Als das Kino Ende der 1950er auf den Monumentalfilm setzt, um die Konkurrenz des Fernsehens mit kolossalen Bildern zu übertrumpfen, wird der pragmatische Mann zum Monumentalfilmer – in Spanien. Dort, wo die Lohnkosten niedriger sind als in Hollywood,  hat der findige (manchmal windige) Produzent Samuel Bronston ein Studio gegründet und lässt dort Großbauten errichten. Mann hat Erfahrung mit dem Kolossalen: Bei „Quo Vadis“ drehte er (ohne Nennung im Abspann) als Regisseur des zweiten Teams einige Massenszenen und er begann die Arbeit am Monumentalfilm „Spartacus“ – bevor Star und Produzent Kirk Douglas ihn nach 20 Drehtagen schasste, „wegen künstlerischer Differenzen“. (Douglas engagierte daraufhin einen Nachwuchsregisseur namens Stanley Kubrick).

Auch deshalb mag Mann froh gewesen sein, Anfang der 1960er Hollywood den Rücken zu kehren – er kehrt nie mehr zurück und dreht zwei Epen am Stück: „El Cid“ mit Charlton Heston (Mann: „eigentlich ein spanischer Western) und, mit wahnwitzig großen Kulissen, „Der Untergang des Römischen Reiches“. Finanziell ist der Film ein Reinfall und wird lange Jahre unterschätzt, mittlerweile aber wiederentdeckt als nachdenklicher Monumentalfilm mit vielen Diskussionen über politische Ideen und einem Ensemble zum Hinknien: Christoper Plummer, Alec Guinness, James Mason, Sophia Loren, Omar Sharif. Doch der Flop des teuren Films besiegelt das Schicksal des Klein-Hollywood in Spanien. Mann bleibt in Europa, dreht in Norwegen den  erwähnten Kriegsfilm „Kennwort ‚Schweres Wasser’“ über die Sabotage einer NS-Fabrik und dann in Deutschland „Todestanz eines Killers“. Bei den Dreharbeiten stirbt Mann völlig überraschend am 29. April 1967 an Herzversagen, im West-Berliner Hotel Kempinski.

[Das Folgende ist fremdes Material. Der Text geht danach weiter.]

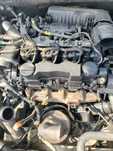 Motor Complet fara Anexe Peugeot 407 1.6 HDI DV6TED4 109 cp 80kw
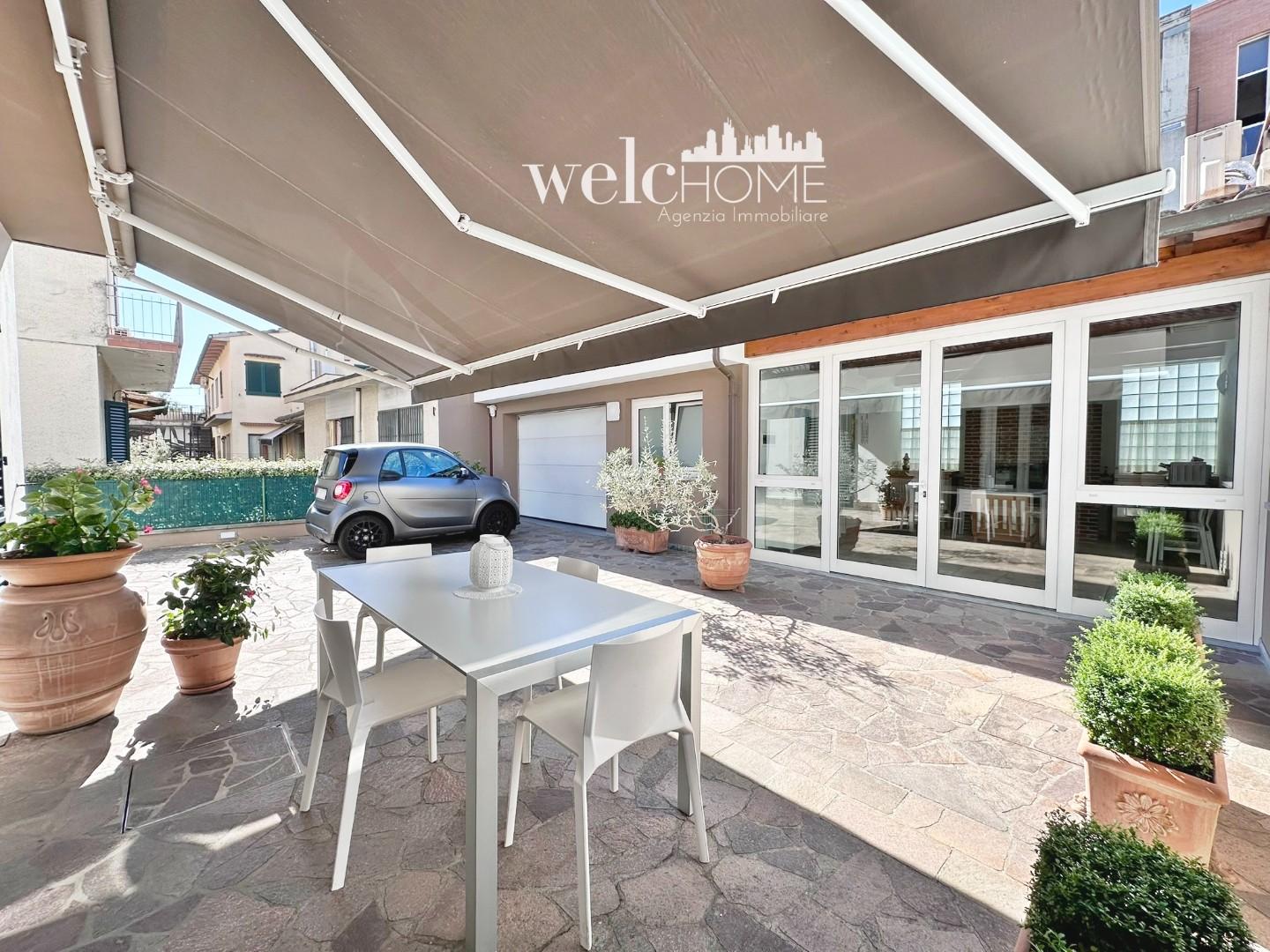 Villa - San Lorenzo, Campi Bisenzio (38/38)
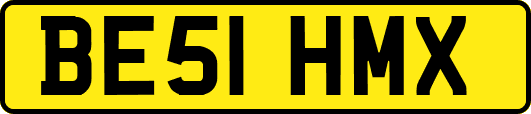 BE51HMX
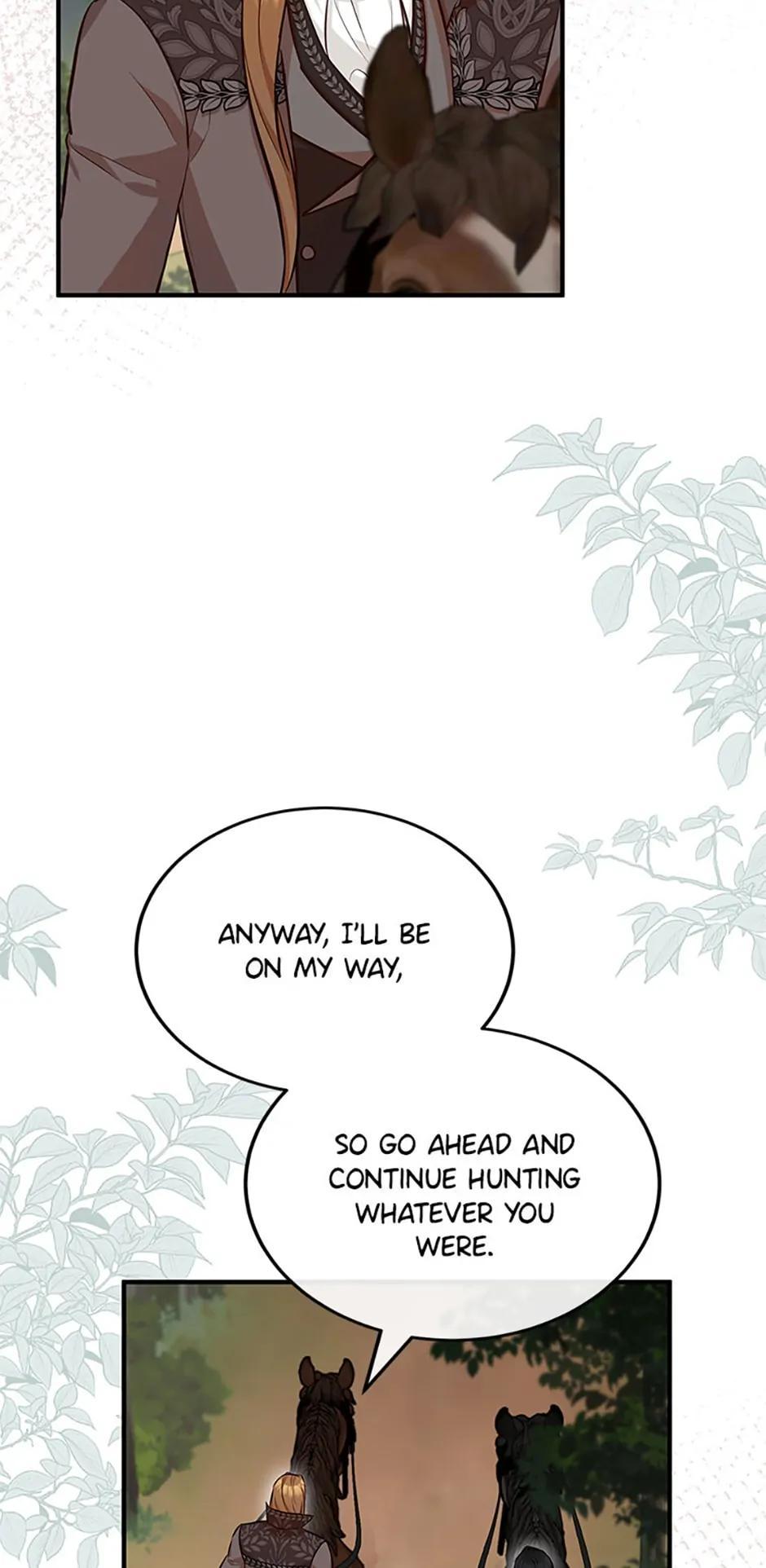 The Doctor Is Out Chapter 63 48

Das Buch über Anthony Mann. Foto: Bertz+Fischer

Das Ende einer Karriere, die nicht spektakulär verlief, was Einspielergebnisse oder Filmpreise angeht, aber kontinuierlich interessant und vielschichtig. Bei der Entdeckung (oder Wiederentdeckung) Manns ist das Buch ein exzellenter Begleiter:  klar, mit einem Auge für Details, präzise, dabei nicht trocken – ein bisschen wie die Filme von Mann selbst, diesem großen (fast) Unbekannten. 

Ines Bayer: Anthony Mann – Kino der Verwundung. Bertz+Fischer, 304 Seiten, 176 Fotos, 36 Euro.